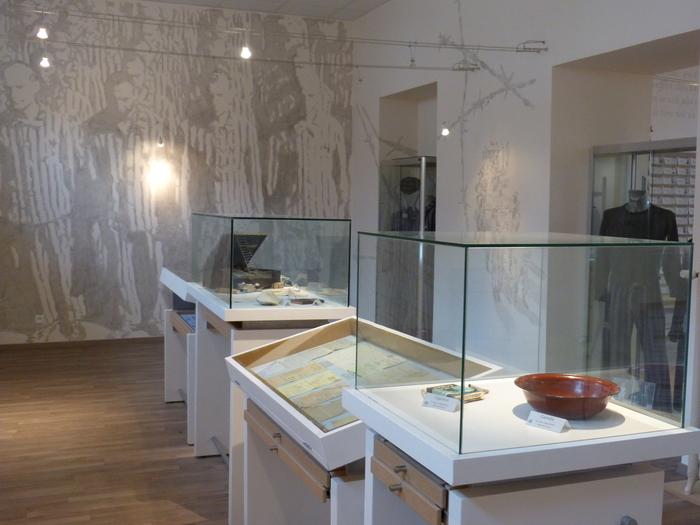 Journées du patrimoine 2019 - Visite guidée du Mémorial des Déportés de la Mayenne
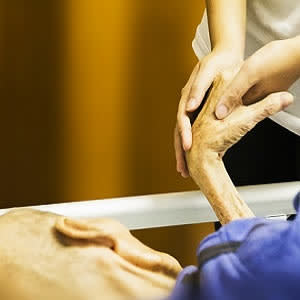 Time to focus on geriatric critical care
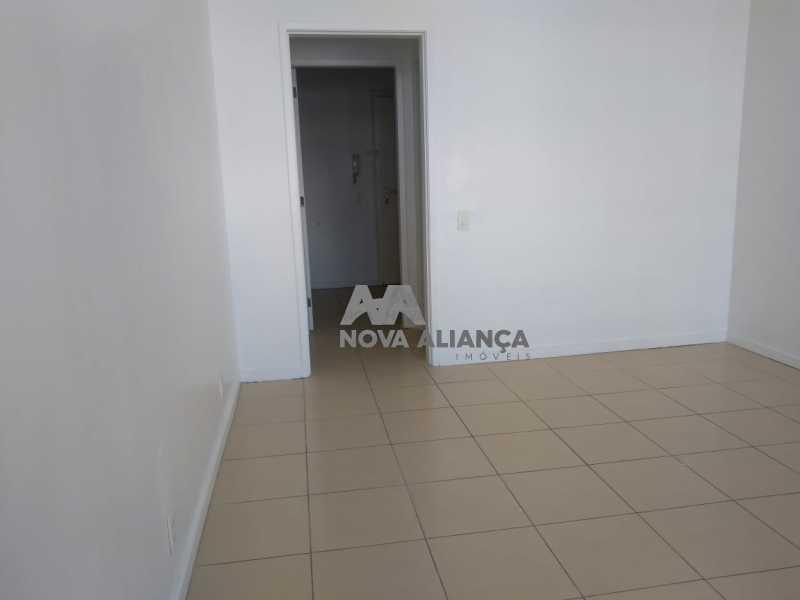 WhatsApp Image 2020-09-17 at 1 - Sala Comercial 30m² à venda Estácio, Rio de Janeiro - R$ 150.000 - NTSL00178 - 4
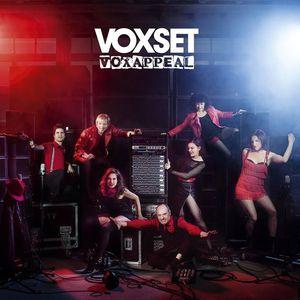 Voxset La Tour-De-Peilz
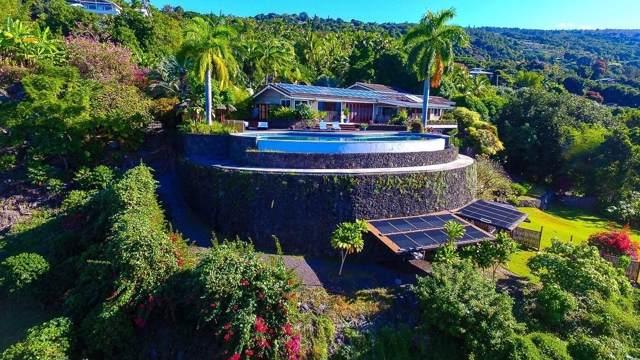 82-5931 Wakida Dr, Captain Cook, HI 96704 (MLS #633583) :: Elite Pacific Properties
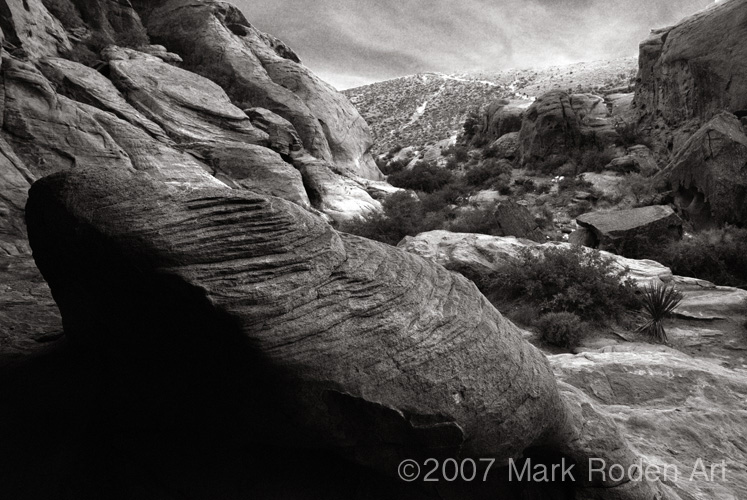 20071221-Las Vegas-336-2Sepia.jpg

| EXERCISE DIRECTIONS |
Print each of the records above exactly as written, leaving no picture in the copy.

| EXERCISE SOLUTION |
 Journées du patrimoine 2019 - Visite guidée du Mémorial des Déportés de la Mayenne
 Time to focus on geriatric critical care
 WhatsApp Image 2020-09-17 at 1 - Sala Comercial 30m² à venda Estácio, Rio de Janeiro - R$ 150.000 - NTSL00178 - 4
 Voxset La Tour-De-Peilz
 82-5931 Wakida Dr, Captain Cook, HI 96704 (MLS #633583) :: Elite Pacific Properties
 20071221-Las Vegas-336-2Sepia.jpg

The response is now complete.